Two Suns minority owners claim majority owner Mat Ishbia has committed fraud by using the team as his “personal piggy bank,” and allege he failed to fund a recent capital call on time. The Suns say it’s a “shameless shakedown dressed up as legal process.”
Monday’s explosive filing is the latest escalation in a legal feud that began this summer when Kisco WC Sports II and Kent Circle Investments filed a “books and records suit” against Suns Legacy Holdings LLC—which owns the Suns and Mercury—in the Delaware Court of Chancery. Kisco is led by Andrew Kohlberg, a former professional tennis player who now runs a senior living business and has been a limited partner in the Suns since 2004, while Kent Circle is led by Scott Seldin, who has an Arizona-based real estate business.
That August suit alleged mismanagement, conflicts of interest, and a lack of required transparency from Ishbia. Ishbia countersued last month. The minority owners dropped their suit a few days later, although their attorney said the reason was that they “succeeded” in obtaining certain information.
Now, in an answer to Ishbia’s suit, the minority owners claim Ishbia has engaged in fraud, and that he failed to meet the deadline to fund a June 2 capital call requesting additional money from investors, which is at the heart of the original lawsuit. In addition to fraud, the minority owners claim breaches of contract and fiduciary duty.
The Suns are adamant the minority owners are upset because they tried, unsuccessfully, to get Ishbia to buy them out at a premium.
“This isn’t a lawsuit; it’s a shameless shakedown dressed up as legal process,” a Suns spokeswoman said in a statement to Front Office Sports.
The minority owners allege Ishbia missed the deadline he set for the June 2 capital call and tried to hide it from other owners. They say he eventually “partially” funded his share on June 9 by converting a prior loan into equity.
According to the filing, Ishbia did not disclose the missed funding because the company operating agreement would have required him to offer minority owners the opportunity to buy units he failed to fund—potentially diluting his own stake.
Michael Carlinsky of Quinn Emanuel Urquhart & Sullivan LLP, attorney for the minority owners, said in a statement “we believe the evidence will show that Mr. Ishbia contrived a scheme to threaten our clients with massive dilution of their interests in the Suns if they failed to fund a capital call within ten days’ notice, while at the same time hiding his own failure to fund by the deadline.”
“We believe this scheme backfired and will result in a substantial reduction of Mr. Ishbia’s interest in the Suns,” Carlinsky added.

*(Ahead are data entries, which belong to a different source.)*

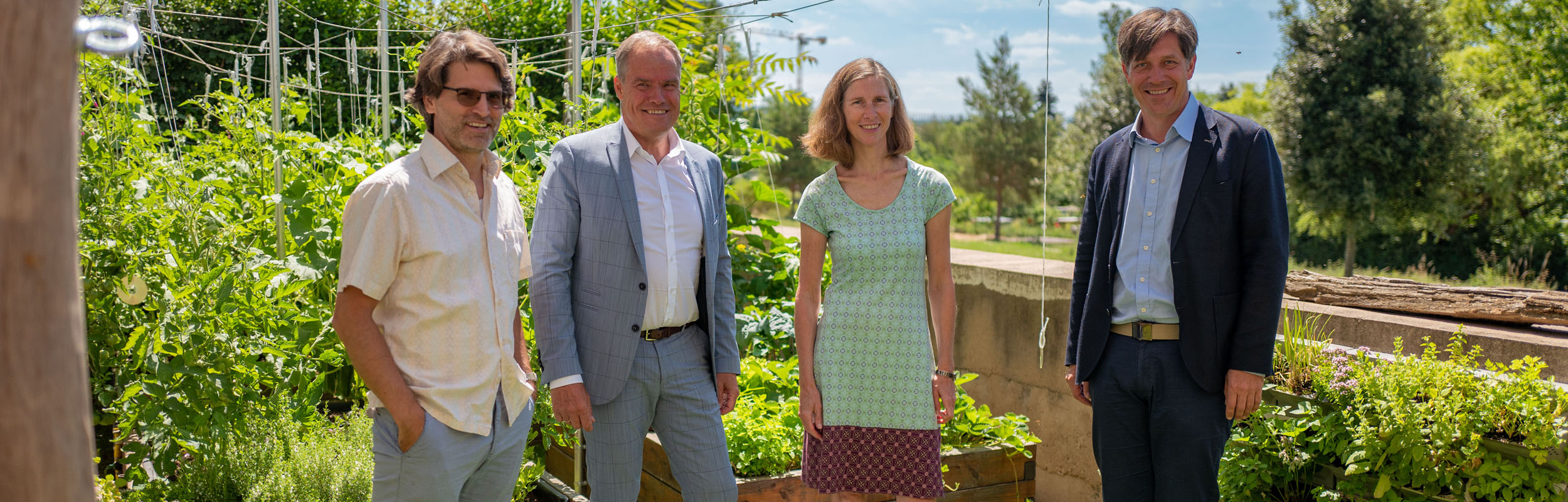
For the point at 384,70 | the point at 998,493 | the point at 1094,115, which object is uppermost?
the point at 1094,115

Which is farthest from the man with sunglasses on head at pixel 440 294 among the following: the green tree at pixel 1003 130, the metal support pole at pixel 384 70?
the green tree at pixel 1003 130

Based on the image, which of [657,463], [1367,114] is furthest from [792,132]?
[657,463]

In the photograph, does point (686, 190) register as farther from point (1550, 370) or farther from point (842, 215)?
point (1550, 370)

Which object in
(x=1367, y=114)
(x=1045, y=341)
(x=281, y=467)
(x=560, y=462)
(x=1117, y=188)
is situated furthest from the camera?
(x=1367, y=114)

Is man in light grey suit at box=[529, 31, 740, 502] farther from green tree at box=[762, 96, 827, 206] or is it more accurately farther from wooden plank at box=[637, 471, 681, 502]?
green tree at box=[762, 96, 827, 206]

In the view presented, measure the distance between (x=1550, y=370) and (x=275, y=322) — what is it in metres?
3.56

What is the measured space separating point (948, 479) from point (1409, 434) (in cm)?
130

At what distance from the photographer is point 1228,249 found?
82.0 inches

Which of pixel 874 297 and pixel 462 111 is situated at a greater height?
pixel 462 111

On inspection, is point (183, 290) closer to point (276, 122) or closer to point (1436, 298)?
point (276, 122)

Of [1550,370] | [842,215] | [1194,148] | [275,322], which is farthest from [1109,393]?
[275,322]

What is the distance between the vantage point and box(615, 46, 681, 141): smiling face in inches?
83.0

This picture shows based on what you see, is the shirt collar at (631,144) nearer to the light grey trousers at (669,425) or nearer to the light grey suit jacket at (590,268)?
the light grey suit jacket at (590,268)

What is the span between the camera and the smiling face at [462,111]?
1.74 metres
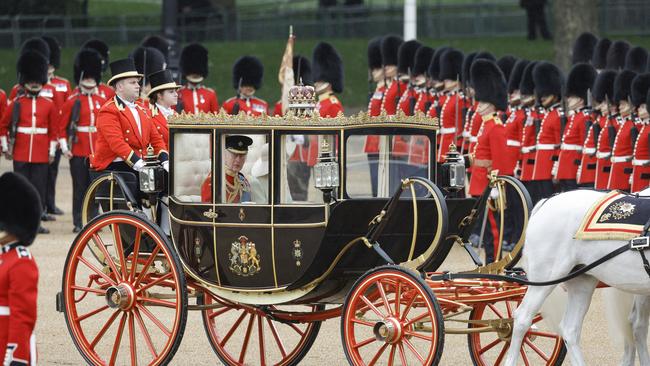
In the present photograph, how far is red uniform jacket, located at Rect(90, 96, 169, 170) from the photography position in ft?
27.1

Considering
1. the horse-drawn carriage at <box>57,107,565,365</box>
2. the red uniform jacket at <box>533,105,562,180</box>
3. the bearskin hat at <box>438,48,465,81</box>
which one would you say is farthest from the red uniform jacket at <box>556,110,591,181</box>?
the horse-drawn carriage at <box>57,107,565,365</box>

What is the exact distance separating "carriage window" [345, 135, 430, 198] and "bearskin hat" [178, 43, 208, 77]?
6.96 m

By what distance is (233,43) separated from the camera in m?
28.0

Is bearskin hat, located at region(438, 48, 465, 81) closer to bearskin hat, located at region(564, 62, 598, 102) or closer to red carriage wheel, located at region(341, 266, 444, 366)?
bearskin hat, located at region(564, 62, 598, 102)

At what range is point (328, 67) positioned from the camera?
575 inches

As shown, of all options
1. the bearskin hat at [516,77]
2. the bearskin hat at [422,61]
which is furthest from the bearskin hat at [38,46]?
the bearskin hat at [516,77]

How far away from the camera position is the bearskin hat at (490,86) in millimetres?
12359

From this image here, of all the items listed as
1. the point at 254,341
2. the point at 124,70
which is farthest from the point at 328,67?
the point at 124,70

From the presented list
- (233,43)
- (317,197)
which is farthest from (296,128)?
(233,43)

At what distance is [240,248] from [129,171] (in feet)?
3.66

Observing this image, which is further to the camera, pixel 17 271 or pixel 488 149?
pixel 488 149

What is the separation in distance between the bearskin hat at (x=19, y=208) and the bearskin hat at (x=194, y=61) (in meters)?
8.55

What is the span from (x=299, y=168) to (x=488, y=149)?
4.59m

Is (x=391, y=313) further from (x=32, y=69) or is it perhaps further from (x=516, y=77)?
(x=32, y=69)
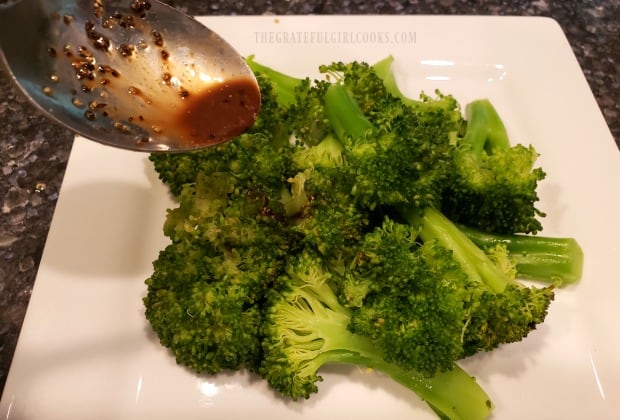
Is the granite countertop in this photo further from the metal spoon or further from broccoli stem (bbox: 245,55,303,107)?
broccoli stem (bbox: 245,55,303,107)

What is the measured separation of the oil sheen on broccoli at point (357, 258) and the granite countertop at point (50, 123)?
0.44 m

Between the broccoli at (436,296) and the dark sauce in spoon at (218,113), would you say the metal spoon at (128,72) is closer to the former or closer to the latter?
the dark sauce in spoon at (218,113)

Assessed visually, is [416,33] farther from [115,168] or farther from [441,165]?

A spokesman for Ishbia tells FOS the minority owners’ framing isn’t accurate, saying his contribution was “timely,” and that their “whole argument comes down to a nonsensical rejection of money that he contributed through an appropriate debt to equity conversion.”
“There is a much smaller amount of money that was contributed by Mat’s family that they’re attempting to argue was late, but we intend to show that even that smaller portion of the fund was contributed in accordance with the contract, and documentary evidence will confirm this,” the spokesman says.
The filing also alleges multiple instances of self-dealing, including a loan to the team at above-market interest rates, and the sale of arena naming rights to his own company, United Wholesale Mortgage, without informing minority owners. The arena is now called the Mortgage Matchup Center, under a 10-year, nearly $115 million deal announced last month.
These and other examples are used to illustrate the claim that he has used the team as a “personal piggy bank.”
The Suns spokeswoman disputed that notion, saying he has “put hundreds of millions of his own dollars into the team and community.” The team points to examples like the introduction of a $2 value menu for both NBA and WNBA home games and a new local media-rights agreement to broadcast games for free for at least the next two seasons.
The team also pushed back on criticism of the naming rights deal, saying it is “one of the largest in the NBA and is no different than what other owners have done.”
The suit says the Suns have struggled both on and off the court under Ishbia’s ownership. The team hasn’t lived up to expectations in recent seasons, particularly after acquiring Kevin Durant and Bradley Beal, both of whom are no longer with the team. This year, however, Phoenix is off to a hot start with an 11-6 record heading into Monday night’s matchup against the Rockets.
“Kohlberg and Seldin want to drag the organization backward, and they openly admit in this filing that investing in the team and its fans ‘makes no business sense,’” the Suns spokeswoman said.